## PROBLEM TO SOLVE
Transcribe the records below exactly as they appear, omitting any pictures.

━━━━━ RECORDS PROVIDED

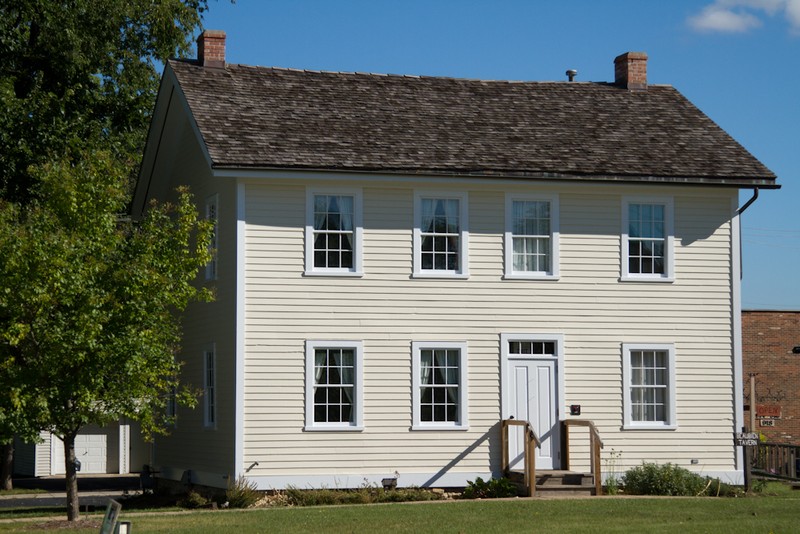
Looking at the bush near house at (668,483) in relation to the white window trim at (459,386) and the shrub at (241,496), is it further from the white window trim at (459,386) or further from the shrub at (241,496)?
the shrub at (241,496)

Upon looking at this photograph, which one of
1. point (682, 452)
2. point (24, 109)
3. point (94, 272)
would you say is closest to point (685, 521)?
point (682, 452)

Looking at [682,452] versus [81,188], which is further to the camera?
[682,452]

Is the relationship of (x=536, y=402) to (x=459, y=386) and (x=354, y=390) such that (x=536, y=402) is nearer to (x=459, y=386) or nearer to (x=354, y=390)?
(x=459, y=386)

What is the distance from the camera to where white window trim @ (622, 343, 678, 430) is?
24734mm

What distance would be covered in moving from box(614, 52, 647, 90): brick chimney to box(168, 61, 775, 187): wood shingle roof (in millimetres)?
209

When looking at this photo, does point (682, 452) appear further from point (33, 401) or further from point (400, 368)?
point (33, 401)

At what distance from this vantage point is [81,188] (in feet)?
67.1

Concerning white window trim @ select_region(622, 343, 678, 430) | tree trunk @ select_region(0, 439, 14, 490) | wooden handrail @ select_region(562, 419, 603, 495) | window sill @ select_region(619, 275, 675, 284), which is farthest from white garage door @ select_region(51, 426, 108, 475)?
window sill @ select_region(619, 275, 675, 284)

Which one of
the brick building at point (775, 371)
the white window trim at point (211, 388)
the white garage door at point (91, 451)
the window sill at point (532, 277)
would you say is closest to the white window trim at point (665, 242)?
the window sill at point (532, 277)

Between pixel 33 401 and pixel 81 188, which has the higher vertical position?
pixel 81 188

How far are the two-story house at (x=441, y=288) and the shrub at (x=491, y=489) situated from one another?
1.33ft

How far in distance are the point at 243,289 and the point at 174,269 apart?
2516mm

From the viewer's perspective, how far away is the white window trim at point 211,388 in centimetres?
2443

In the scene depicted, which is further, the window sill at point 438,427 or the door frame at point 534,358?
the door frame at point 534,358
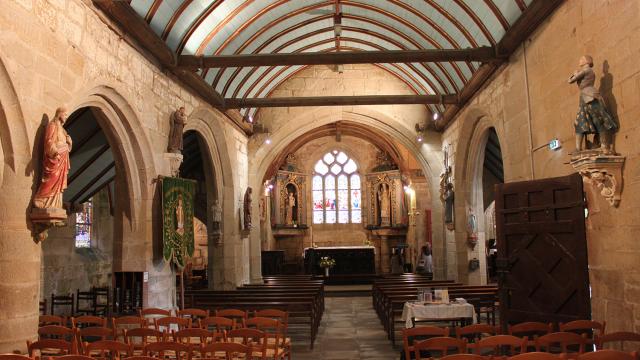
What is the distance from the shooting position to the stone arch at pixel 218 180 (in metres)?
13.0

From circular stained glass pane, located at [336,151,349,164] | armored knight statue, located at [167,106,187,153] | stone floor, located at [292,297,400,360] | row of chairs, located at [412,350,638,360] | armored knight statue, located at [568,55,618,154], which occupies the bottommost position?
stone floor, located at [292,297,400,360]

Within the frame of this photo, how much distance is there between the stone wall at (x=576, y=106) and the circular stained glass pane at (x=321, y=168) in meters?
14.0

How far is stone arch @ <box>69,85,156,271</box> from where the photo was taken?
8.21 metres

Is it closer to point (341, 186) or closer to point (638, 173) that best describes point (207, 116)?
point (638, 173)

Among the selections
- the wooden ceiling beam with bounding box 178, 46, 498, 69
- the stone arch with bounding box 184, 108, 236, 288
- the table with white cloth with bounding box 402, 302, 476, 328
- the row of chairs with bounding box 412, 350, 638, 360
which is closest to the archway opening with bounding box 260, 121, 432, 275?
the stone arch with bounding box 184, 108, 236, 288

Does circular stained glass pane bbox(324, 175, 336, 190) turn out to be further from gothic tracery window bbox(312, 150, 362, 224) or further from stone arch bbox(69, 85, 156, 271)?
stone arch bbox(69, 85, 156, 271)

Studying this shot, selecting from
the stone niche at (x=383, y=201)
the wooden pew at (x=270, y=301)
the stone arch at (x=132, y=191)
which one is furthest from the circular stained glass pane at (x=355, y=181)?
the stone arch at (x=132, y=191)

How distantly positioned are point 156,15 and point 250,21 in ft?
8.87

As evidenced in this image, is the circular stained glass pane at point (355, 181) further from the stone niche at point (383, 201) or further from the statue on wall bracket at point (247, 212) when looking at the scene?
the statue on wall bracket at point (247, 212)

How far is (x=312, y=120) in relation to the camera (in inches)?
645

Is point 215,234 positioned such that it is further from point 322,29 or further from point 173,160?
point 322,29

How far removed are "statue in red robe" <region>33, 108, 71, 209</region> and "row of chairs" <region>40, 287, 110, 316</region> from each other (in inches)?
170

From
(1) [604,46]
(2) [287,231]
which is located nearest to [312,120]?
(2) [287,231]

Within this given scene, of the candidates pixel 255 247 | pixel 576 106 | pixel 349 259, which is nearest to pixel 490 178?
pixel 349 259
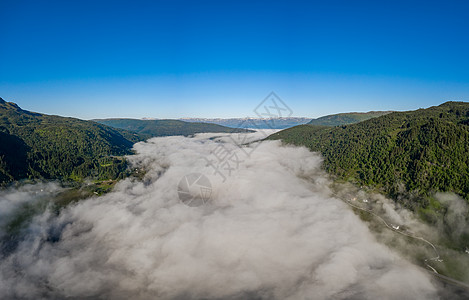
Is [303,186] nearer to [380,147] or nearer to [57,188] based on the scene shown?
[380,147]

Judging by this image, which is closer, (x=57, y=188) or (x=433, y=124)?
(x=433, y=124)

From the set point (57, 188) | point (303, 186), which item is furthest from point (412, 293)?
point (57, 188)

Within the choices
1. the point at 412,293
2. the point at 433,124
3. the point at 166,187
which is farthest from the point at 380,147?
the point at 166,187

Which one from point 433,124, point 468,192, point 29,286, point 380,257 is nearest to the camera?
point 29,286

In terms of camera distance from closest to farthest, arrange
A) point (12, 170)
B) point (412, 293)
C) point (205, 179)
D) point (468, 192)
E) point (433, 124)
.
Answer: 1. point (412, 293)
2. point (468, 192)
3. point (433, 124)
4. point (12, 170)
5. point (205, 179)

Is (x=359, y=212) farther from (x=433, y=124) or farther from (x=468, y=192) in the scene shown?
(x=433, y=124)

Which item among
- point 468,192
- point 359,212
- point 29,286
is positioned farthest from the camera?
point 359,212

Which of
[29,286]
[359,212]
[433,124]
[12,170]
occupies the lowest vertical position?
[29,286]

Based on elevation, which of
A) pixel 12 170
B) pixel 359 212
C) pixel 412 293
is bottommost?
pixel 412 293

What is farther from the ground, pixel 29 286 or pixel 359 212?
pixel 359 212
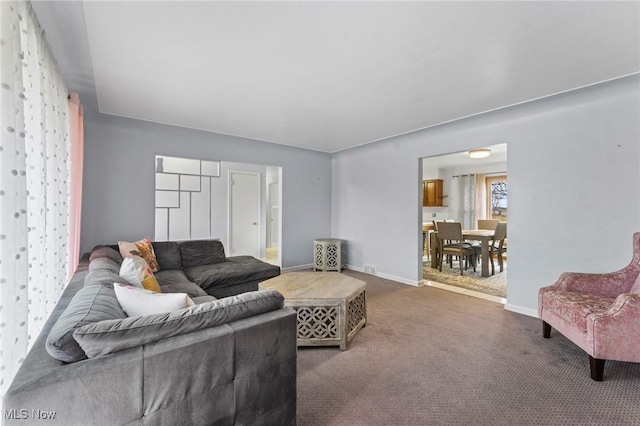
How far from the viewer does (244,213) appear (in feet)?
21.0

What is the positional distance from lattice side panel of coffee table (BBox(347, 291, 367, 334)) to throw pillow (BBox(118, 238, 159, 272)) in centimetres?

━━━━━━━━━━

## REPLY TO THE TASK
Looking at the bush near house at (668,483) in relation to the white window trim at (459,386) and the shrub at (241,496), is it further from the white window trim at (459,386) or further from the shrub at (241,496)?
the shrub at (241,496)

Upon looking at this photograph, which one of
1. point (682, 452)
2. point (24, 109)
3. point (94, 272)
would you say is closest to point (685, 521)?
point (682, 452)

Looking at [682,452] versus [81,188], which is further to the camera?
[682,452]

Is the relationship of (x=536, y=402) to (x=459, y=386) and (x=354, y=390) such that (x=536, y=402) is nearer to (x=459, y=386) or nearer to (x=354, y=390)?
(x=459, y=386)

What is the distance from the camera to where white window trim @ (622, 343, 678, 430) is?
24734mm

What distance would be covered in moving from box(614, 52, 647, 90): brick chimney to box(168, 61, 775, 187): wood shingle roof (in millimetres)?
209

When looking at this photo, does point (682, 452) appear further from point (33, 401) or further from point (400, 368)?
point (33, 401)

At what distance from this vantage point is [81,188] (in feet)?
67.1

Concerning white window trim @ select_region(622, 343, 678, 430) | tree trunk @ select_region(0, 439, 14, 490) | wooden handrail @ select_region(562, 419, 603, 495) | window sill @ select_region(619, 275, 675, 284), which is farthest from white garage door @ select_region(51, 426, 108, 475)?
window sill @ select_region(619, 275, 675, 284)

Which one of
the brick building at point (775, 371)
the white window trim at point (211, 388)
the white garage door at point (91, 451)
the window sill at point (532, 277)
would you say is closest to the white window trim at point (665, 242)?
the window sill at point (532, 277)

Between pixel 33 401 and pixel 81 188, which has the higher vertical position?
pixel 81 188

How far are the two-story house at (x=441, y=288) and the shrub at (x=491, y=489) situated from one another?
1.33ft

How far in distance are the point at 243,289 and the point at 174,269 apart?
2516mm

From the viewer's perspective, how far away is the white window trim at point 211,388 in centimetres?
2443

In the scene depicted, which is further, the window sill at point 438,427 or the door frame at point 534,358?
the door frame at point 534,358
What is the distance from the shooting position to the stone arch at pixel 218 180 (in metres)?
13.0

From circular stained glass pane, located at [336,151,349,164] | armored knight statue, located at [167,106,187,153] | stone floor, located at [292,297,400,360] | row of chairs, located at [412,350,638,360] | armored knight statue, located at [568,55,618,154], which occupies the bottommost position?
stone floor, located at [292,297,400,360]

Within the frame of this photo, how much distance is there between the stone wall at (x=576, y=106) and the circular stained glass pane at (x=321, y=168) in meters?
14.0

How far is stone arch @ <box>69,85,156,271</box> from where the photo was taken?
8.21 metres

Is it closer to point (341, 186) or closer to point (638, 173) that best describes point (207, 116)?
point (638, 173)

Among the selections
- the wooden ceiling beam with bounding box 178, 46, 498, 69
- the stone arch with bounding box 184, 108, 236, 288
- the table with white cloth with bounding box 402, 302, 476, 328
- the row of chairs with bounding box 412, 350, 638, 360
which is closest to the archway opening with bounding box 260, 121, 432, 275?
the stone arch with bounding box 184, 108, 236, 288

Does circular stained glass pane bbox(324, 175, 336, 190) turn out to be further from gothic tracery window bbox(312, 150, 362, 224) or further from stone arch bbox(69, 85, 156, 271)?
stone arch bbox(69, 85, 156, 271)

Studying this shot, selecting from
the stone niche at (x=383, y=201)
the wooden pew at (x=270, y=301)
the stone arch at (x=132, y=191)
which one is furthest from the circular stained glass pane at (x=355, y=181)?
the stone arch at (x=132, y=191)

How distantly positioned are point 156,15 and point 250,21 in ft?
8.87

As evidenced in this image, is the circular stained glass pane at point (355, 181) further from the stone niche at point (383, 201) or further from the statue on wall bracket at point (247, 212) when looking at the scene?
the statue on wall bracket at point (247, 212)

How far is (x=312, y=120) in relation to the camera (in inches)?
645

Is point 215,234 positioned such that it is further from point 322,29 or further from point 173,160?
point 322,29

How far removed are "statue in red robe" <region>33, 108, 71, 209</region> and "row of chairs" <region>40, 287, 110, 316</region> from each other (in inches)?
170

From
(1) [604,46]
(2) [287,231]
which is located nearest to [312,120]?
(2) [287,231]

Within this given scene, of the candidates pixel 255 247 | pixel 576 106 | pixel 349 259, which is nearest to pixel 490 178?
pixel 349 259
Is [303,186] nearer to [380,147] or nearer to [57,188] based on the scene shown?
[380,147]

Judging by this image, which is closer, (x=57, y=188) or (x=433, y=124)?
(x=433, y=124)

From the set point (57, 188) | point (303, 186), which item is furthest from point (412, 293)?
point (57, 188)

Within the choices
1. the point at 412,293
2. the point at 433,124
3. the point at 166,187
which is farthest from the point at 380,147?
the point at 166,187

Which one from point 433,124, point 468,192, point 29,286, point 380,257 is nearest to the camera?
point 29,286

In terms of camera distance from closest to farthest, arrange
A) point (12, 170)
B) point (412, 293)
C) point (205, 179)
D) point (468, 192)
E) point (433, 124)
.
Answer: 1. point (412, 293)
2. point (468, 192)
3. point (433, 124)
4. point (12, 170)
5. point (205, 179)

Is (x=359, y=212) farther from (x=433, y=124) or farther from (x=468, y=192) in the scene shown?
(x=433, y=124)

Which item among
- point 468,192
- point 359,212
- point 29,286
is positioned farthest from the camera?
point 359,212

Which of
[29,286]
[359,212]
[433,124]
[12,170]
occupies the lowest vertical position?
[29,286]

Based on elevation, which of
A) pixel 12 170
B) pixel 359 212
C) pixel 412 293
is bottommost?
pixel 412 293

What is farther from the ground, pixel 29 286 or pixel 359 212?
pixel 359 212
How far from the viewer does (244,213) appear (in feet)?
21.0

What is the positional distance from lattice side panel of coffee table (BBox(347, 291, 367, 334)) to throw pillow (BBox(118, 238, 159, 272)) in centimetres?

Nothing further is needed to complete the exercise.